Once again, DCP is honoring the fallen heroes of 9/11 with Nelson’s play, The Guys, directed by the company’s Executive Director Matt Merrell, and featuring two well-known Lake Norman actors, Becca Worthington and Alan Martin. The production is terrific!

Action takes place on September 23, 2001 at the New York apartment of the journalist, Joan. Andrea Kallo designed a credible, perfect set for DCPs production. And Matt Merrell’s lighting design operated by Breanna Suarez is right on target.

It’s sound that sets the mood. The Armour Street Theatre is dark and silent. The urgent sirens from rushing fire trucks alerts the house into sudden suspense—skin tingles and eyes moisten.

A spotlight focuses on Becca Worthington, a woman—the script writer, Joan, who begins to unravel the occurrences and sets the scenes we are about to witness with her – and Alan Martin as Nick, the distraught fire chief.

Becca is so natural, a true artist. She’s comfortable in any role she portrays—this time seemingly rubbing elbows with each one in the audience while talking with us, as narrator/author of the story and as Joan, the journalist, urging Nick, the fire chief, to tell her about the men he lost. It is always so rewarding to see Becca Worthington on stage.

Alan Martin has been around forever, an area actor for the past three decades. The Guys is the third play I’ve seen him perform at DCP this year—Rounding Third and 39 Steps the others – since the theatre doors reopened last spring. Alan is credible in the role of Nick, expressing the fluctuating emotions of the agonizing fire chief, friend and leader to so many men—both untried youngsters and seasoned fighters.

Davidson Fire Chief Monteith, who understood the emotions of that 11th day in September 20 years ago, was impressed. Monteith, who had experienced the ensuing eerie “dead silence” at CLT when all flights were grounded, anticipating a possible attack that never came, called DCPs production of The Guys, “Fantastic! They were great and really captured the mood.”

I have seen them all. The Sigourney Weaver film version in 2003, Davidson Community Players’ anniversary production ten years ago and this twentieth commemorative tribute of The Guys. I spent a weekend with a friend in 2015, a 9/11 widow of the fallen towers with two small children and shared her pain. Becca Worthington and Alan Martin express it well in this 2021 version of The Guys.

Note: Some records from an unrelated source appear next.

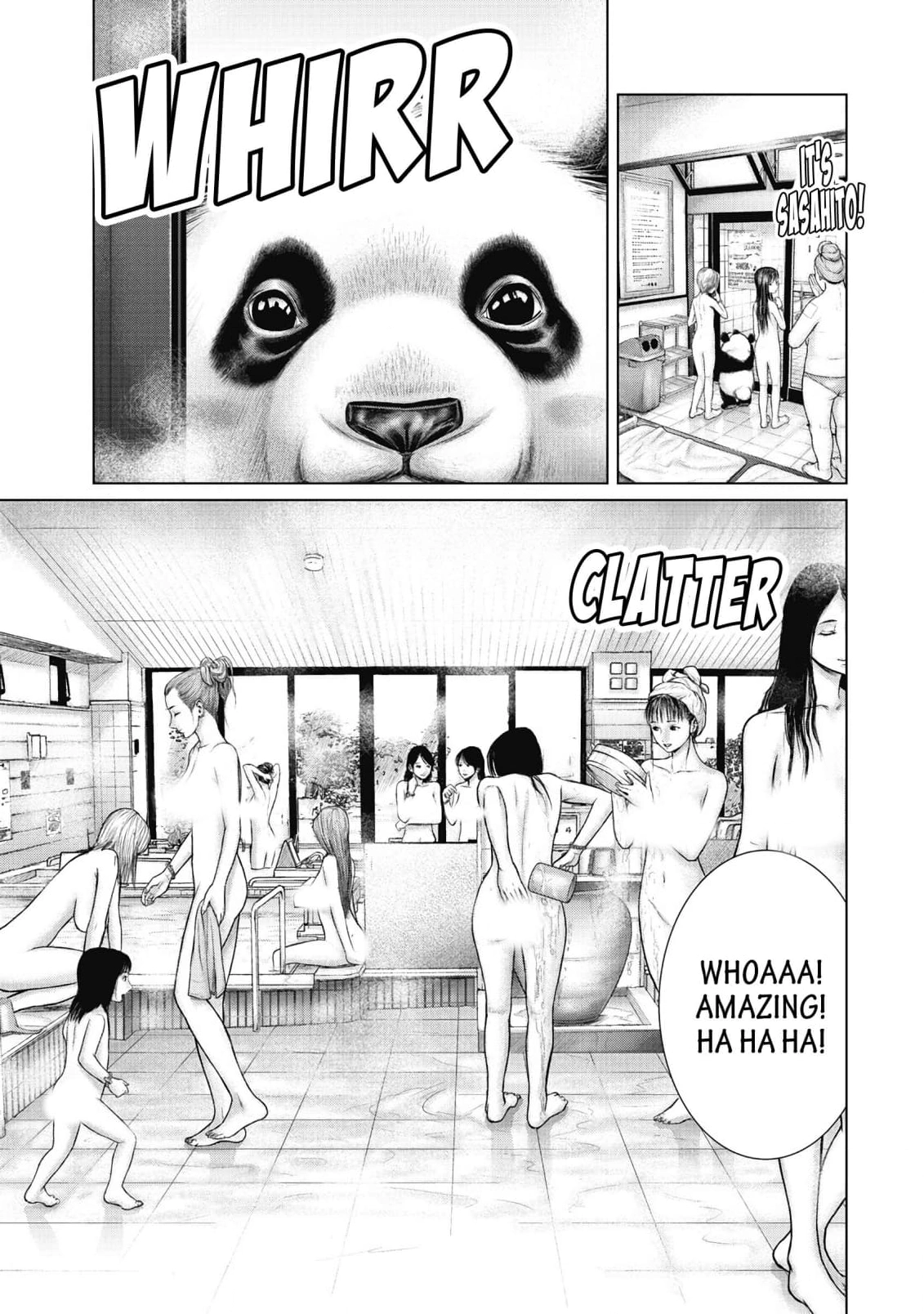 Sasahito Chapter 4 - page 7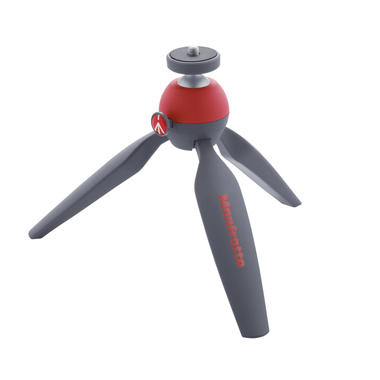 Shop Manfrotto PIXI Mini Table Top Tripod (Red) by Manfrotto at B&C Camera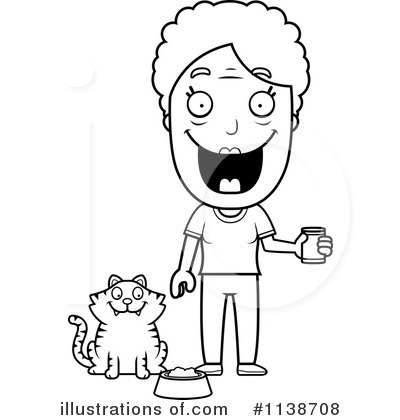 Royalty-Free (RF) Cat Clipart Illustration by Cory Thoman - Stock Sample #1138708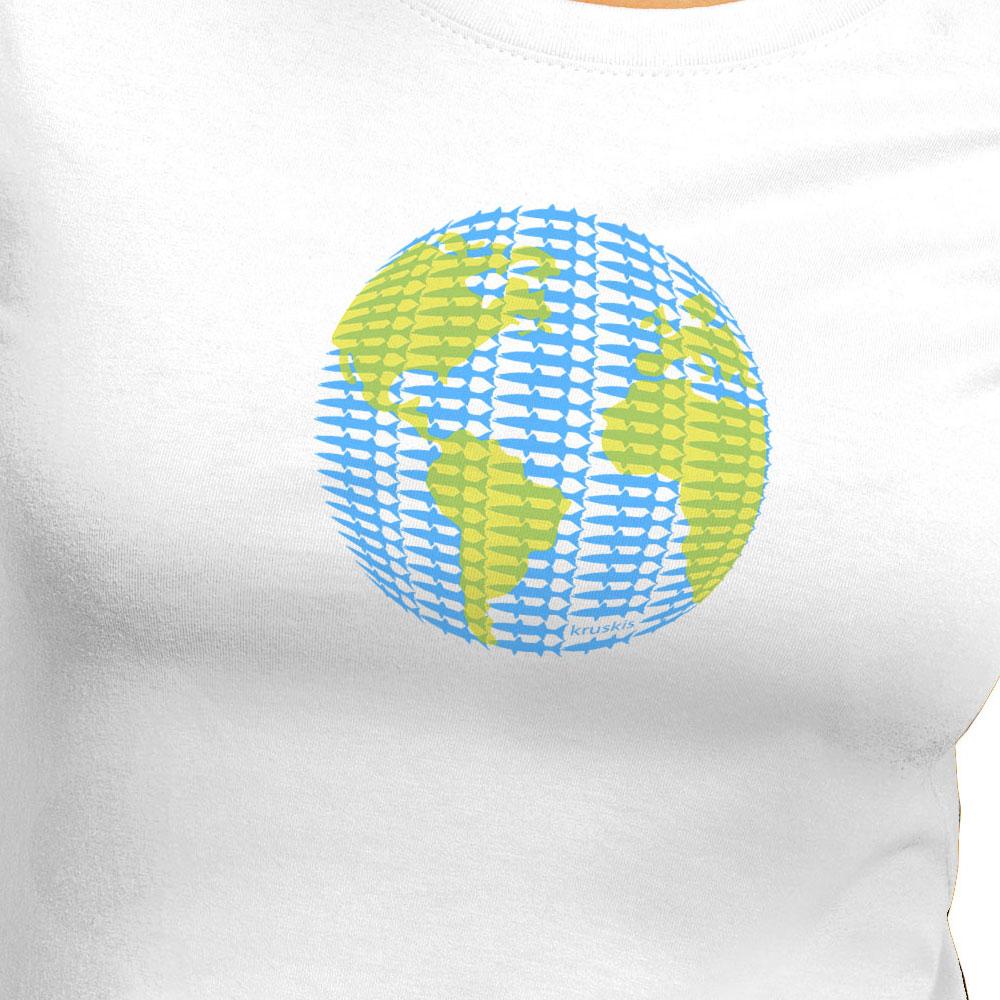 Kruskis Barracuda World T-shirt met korte mouwen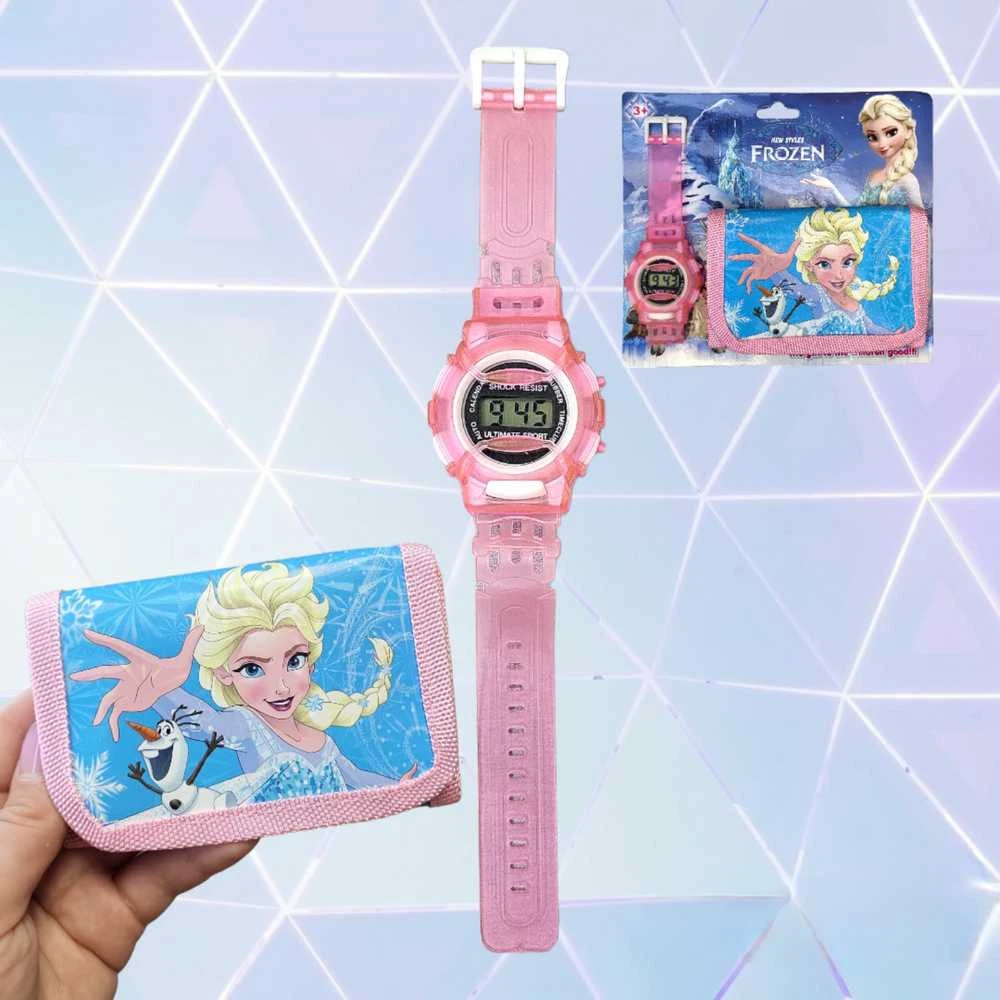 Magy Laikrodis ir piniginė FROZEN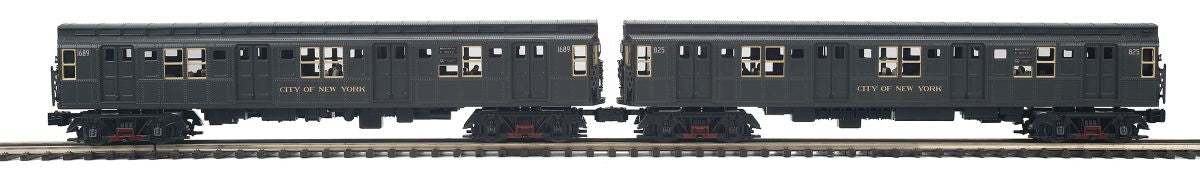 TARIFF O R1 2-Car Subway GG Brooklyn-Queens/Dmy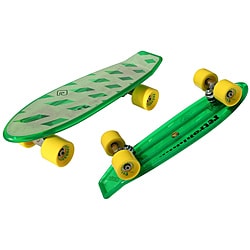 Atom Green 21-inch Mini Retroh Molded Skateboard-Image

The Guys is a gift Davidson Community Players has prepared for the Lake Norman community. I urge you to accept it. The play helps to renew our spirit of a unified nation at a time when we struggle with so much division. The Guys will be onstage only for the remainder of this weekend at the Armour Street Theatre through Sunday.

Connie Fisher

Connie Fisher, neé Consuelo Carmona, is a Davidson resident who grew up in Mexico City where she became a journalist and acquired a taste for the theatre. Her preference for work behind the scenes, led to an interest in writing reviews—Yale Rep among her favorite troupes. Connie is the author of Doing it the Right Way, the biography of an Italian hatmaker. Her prose appears with 87 other international writers in The Widows’ Handbook. An active member of Charlotte Writers’ Club North, currently she is writing chapters of memoir and continues to review theatre in the Lake Norman area.